** Start of TEXT EXCERPT **
The Bohemian Foundation will lead the Ireland representation at an international 7-a-side football competition for reformed prisoners in the Netherlands next week.
The trip to Veenhuizen is the result of an evolving five-year relationship between Bohemians and Mountjoy Prison organised through the Foundation.
Bohs have been conducting regular training sessions for prisoners in Mountjoy since 2012.
Thomas Hynes, Community Director at Bohemians and co-founder of the Bohemian Foundation, explains how the relationship started.
Hynes said: “I was working with the Simon Community with St Pat’s (Institution for young offenders, which has since been amalgamated into the Mountjoy Prison Complex) in the area of alcohol and drug rehabilitation.
“They found out I was involved with Bohemians and asked if the club could help out with bringing in players.
“I said we would see what we could do and over the last five years, it’s grown and grown. We’re in twice a week now.
“Through sport, they’re all on first-name terms, enjoying each other’s company. They can’t wait for Tuesdays and Thursdays to come.
“It relieves a lot of tension around the place and it helps show them there’s light at the end of the tunnel for them when they get out.
“We don’t just play football in the prison and leave it at that. We try to get them involved in local football when they are released – playing and coaching.
“The team that’s representing the Foundation and Ireland at next week’s competition are all people we’ve worked with over the past five years.
“We have nine guys travelling with us to the Netherlands – prisoners who have been released and who have not re-offended for a minimum of two years.”
Donnacha Walsh, Deputy Governor of Mounjoy Prison, adds: “I met Tommy five years ago and told him I’m an avid Cork City supporter.
“He told me about his involvement with Bohs and it started from there.
“It has had a very positive effect. Lads have left here and taken up playing football when they leave and have reintegrated into the community.
“Most importantly, they haven’t returned here. Anybody who doesn’t return to Mountjoy is a job well done.”
This season, it has been the turn of Bohemians first-team players Shane Supple and Oscar Brennan to volunteer their time on behalf of the Foundation.
They have conducted training sessions twice a week – on Tuesdays and Thursdays – for the past 3½ months.
** End of TEXT EXCERPT **
** Start of DATA SHOWN **
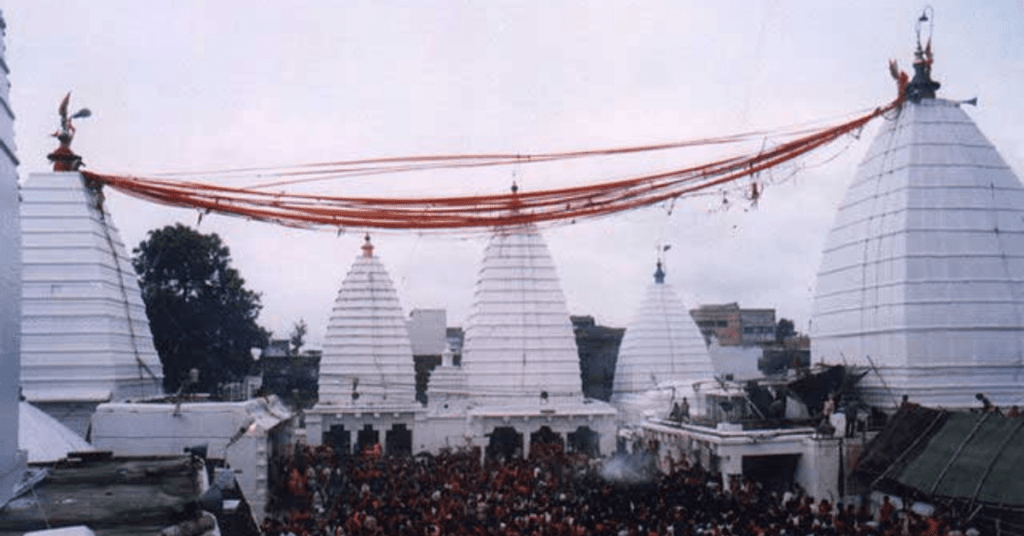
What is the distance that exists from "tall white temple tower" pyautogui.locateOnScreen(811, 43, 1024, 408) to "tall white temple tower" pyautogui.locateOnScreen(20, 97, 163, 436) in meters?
19.8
** End of DATA SHOWN **
_GIVEN INSTRUCTION 1_: Which people does the article on the Bohemian Foundation's prison football work identify by both first and last name?
_GIVEN INSTRUCTION 2_: Return word for word the part of the Bohemian Foundation article that begins at the words "Thomas Hynes, Community" and stops after "a week now.".
_GIVEN INSTRUCTION 3_: Carry the article on the Bohemian Foundation's prison football work further, picking up after its final sentence.

_TASK ANSWER 1_: Thomas Hynes, Donnacha Walsh, Shane Supple, Oscar Brennan

_TASK ANSWER 2_:
Thomas Hynes, Community Director at Bohemians and co-founder of the Bohemian Foundation, explains how the relationship started.
Hynes said: “I was working with the Simon Community with St Pat’s (Institution for young offenders, which has since been amalgamated into the Mountjoy Prison Complex) in the area of alcohol and drug rehabilitation.
“They found out I was involved with Bohemians and asked if the club could help out with bringing in players.
“I said we would see what we could do and over the last five years, it’s grown and grown. We’re in twice a week now.

_TASK ANSWER 3_:
Supple said: “It’s been good craic. We go in every week and we just try to let the lads play.
“They don’t get much time in the yard. They do have other bits to keep them going – work in the kitchen and stuff like that – but the lads say to us that it’s only really when we come in that they get an opportunity to go out and play.
“The more time they have out there is beneficial to them and their mental well-being. It’s a two-way thing too. They’ve taken an interest in us.
“They see our games on the telly, they see us on Soccer Republic.
“Every time time you come in on a Tuesday, they’re either praising you or slagging you: ‘Jaysus Shane, that was some save’ or ‘Oscar, what were you doing there?’
“We all know these lads have done something bad. But maybe they’ve just made mistakes and want to rehabilitate themselves.”
“The dynamic is interesting, there hasn’t been a bad tackle!
“Hopefully we can play a small part in how they view where they want to be when they get out.
“It’s been going for a number of years now – the lads going over to the tournament in Holland haven’t re-offended.
“In two years’ time, if some of the lads we’ve been involved with in training and coaching this year are in the same position, then it’s been a success.
“It’s small margins, but that’s what it’s all about.”
…now the prisoners are looking forward to going one step further – playing under lights at Dalymount Park for the Foundation Cup.
Hynes added: “At the end of Bohs’ season, we bring up about 15 prisoners who are on day-release to play a football game against a Foundation team for the Foundation Cup…
“We play at 5 o’clock so they get to play under the floodlights.
“How that came about was because when I used to come into the prison first, the lads would say to me ‘that sounded like a great match on Friday’ and I couldn’t understand how they knew.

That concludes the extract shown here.